En el entrechocar constante

de la lluvia contra el asfalto,

se distinguía una súplica lánguida, un murmuro desesperado.

El tempo de mi corazón se

saltó entonces tres compases y

mis pulmones se detuvieron,

atormentados y abrasantes.

La piel me ardía y las manos 

me temblaban cuando te vislumbre por vez primera.

Te amé como solo un alma puede amar a otra,

como se ama algo profundo y oscuro, 

en silencio y sin vacilaciones.

Eran tus labios mis verdugos, tus ojos las estrellas de mi firmamento y tu aliento, la brisa marina de mi mundo.

Y te amé como ama la lluvia a las flores, como un artista ama su obra, como solo un corazón anhela amar.

Y te sentí morir en mis brazos, espirar tu último aliento,

dedicar tu última mirada.

Me acariciaste la mejilla con tus dedos fríos y trémulos.

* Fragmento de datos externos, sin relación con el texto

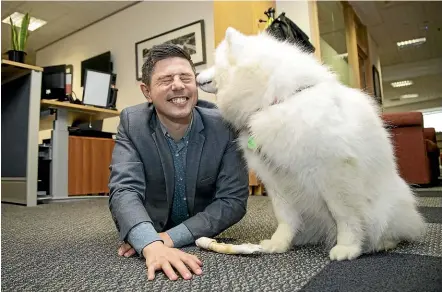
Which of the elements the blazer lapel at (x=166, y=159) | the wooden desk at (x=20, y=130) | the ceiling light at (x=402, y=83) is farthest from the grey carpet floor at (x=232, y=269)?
the ceiling light at (x=402, y=83)

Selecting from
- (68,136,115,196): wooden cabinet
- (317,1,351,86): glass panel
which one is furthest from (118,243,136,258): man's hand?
(317,1,351,86): glass panel

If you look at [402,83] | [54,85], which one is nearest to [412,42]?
[402,83]

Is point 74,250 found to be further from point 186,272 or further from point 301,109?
point 301,109

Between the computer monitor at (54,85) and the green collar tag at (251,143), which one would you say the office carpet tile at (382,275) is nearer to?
the green collar tag at (251,143)

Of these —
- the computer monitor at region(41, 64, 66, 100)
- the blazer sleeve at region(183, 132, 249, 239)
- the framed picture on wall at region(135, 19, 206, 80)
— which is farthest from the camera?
the framed picture on wall at region(135, 19, 206, 80)

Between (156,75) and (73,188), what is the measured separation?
2.94 m

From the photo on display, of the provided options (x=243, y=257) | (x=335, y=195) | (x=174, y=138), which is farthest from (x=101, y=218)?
(x=335, y=195)

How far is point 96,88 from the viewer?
404cm

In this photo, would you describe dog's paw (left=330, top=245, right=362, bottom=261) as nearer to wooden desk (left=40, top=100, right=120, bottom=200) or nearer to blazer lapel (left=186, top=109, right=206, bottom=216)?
blazer lapel (left=186, top=109, right=206, bottom=216)

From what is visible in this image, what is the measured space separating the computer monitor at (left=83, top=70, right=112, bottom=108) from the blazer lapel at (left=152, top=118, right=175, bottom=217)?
2955mm

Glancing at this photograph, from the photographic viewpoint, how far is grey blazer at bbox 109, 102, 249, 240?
1.27 metres

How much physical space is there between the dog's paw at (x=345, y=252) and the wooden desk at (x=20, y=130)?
3.01 m

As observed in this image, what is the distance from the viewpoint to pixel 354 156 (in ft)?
3.21

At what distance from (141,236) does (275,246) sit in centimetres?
43
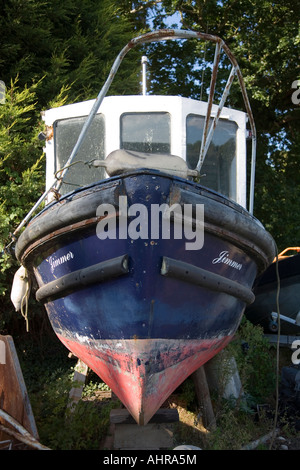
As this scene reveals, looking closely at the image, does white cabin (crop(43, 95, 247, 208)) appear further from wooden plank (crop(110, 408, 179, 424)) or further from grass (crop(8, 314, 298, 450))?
wooden plank (crop(110, 408, 179, 424))

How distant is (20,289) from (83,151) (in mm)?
1454

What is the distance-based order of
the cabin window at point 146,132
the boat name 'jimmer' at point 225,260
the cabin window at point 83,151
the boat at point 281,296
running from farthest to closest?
1. the boat at point 281,296
2. the cabin window at point 83,151
3. the cabin window at point 146,132
4. the boat name 'jimmer' at point 225,260

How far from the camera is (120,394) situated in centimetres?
358

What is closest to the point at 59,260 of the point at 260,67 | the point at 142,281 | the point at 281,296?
the point at 142,281

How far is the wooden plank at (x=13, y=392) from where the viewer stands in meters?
3.54

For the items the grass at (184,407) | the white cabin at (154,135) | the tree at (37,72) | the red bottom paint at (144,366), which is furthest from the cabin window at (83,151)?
the grass at (184,407)

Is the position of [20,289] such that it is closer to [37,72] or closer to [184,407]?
[184,407]

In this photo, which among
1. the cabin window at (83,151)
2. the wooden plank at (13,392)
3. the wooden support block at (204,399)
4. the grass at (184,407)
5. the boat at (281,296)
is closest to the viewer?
the wooden plank at (13,392)

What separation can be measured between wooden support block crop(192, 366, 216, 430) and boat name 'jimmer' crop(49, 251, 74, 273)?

Las mismas mejillas que se ven ahora inundadas de 

mares a la deriva, de angustia y dolor, 

de toda una  vida de amor.

Cerré tus ojos para siempre y, entre mis brazos,

yo te sostuve hasta que el tiempo se detuvo,

hasta que la lluvia lloró por ambos, 

hasta que la eternidad nos abrazó,

 concediéndonos toda la vida. 

Dos corazones detenidos, dos almas asesinadas.

Morí en el instante que tú lo hiciste y,

en cada paso dado desde entonces,

me he encargado de grabar la danza de la muerte,

un vals sin ti.

Vidas no hay suficientes para amarte.

No hay palabras en el mundo para confesarte mi amor,

ni bastantes flores para ser dignas de ti.

Joyas no hay que expresen mis sentimientos,

ni noches suficientes para adorarte.

No hay tiempo suficiente para amarte, ni en la vida, ni en la muerte.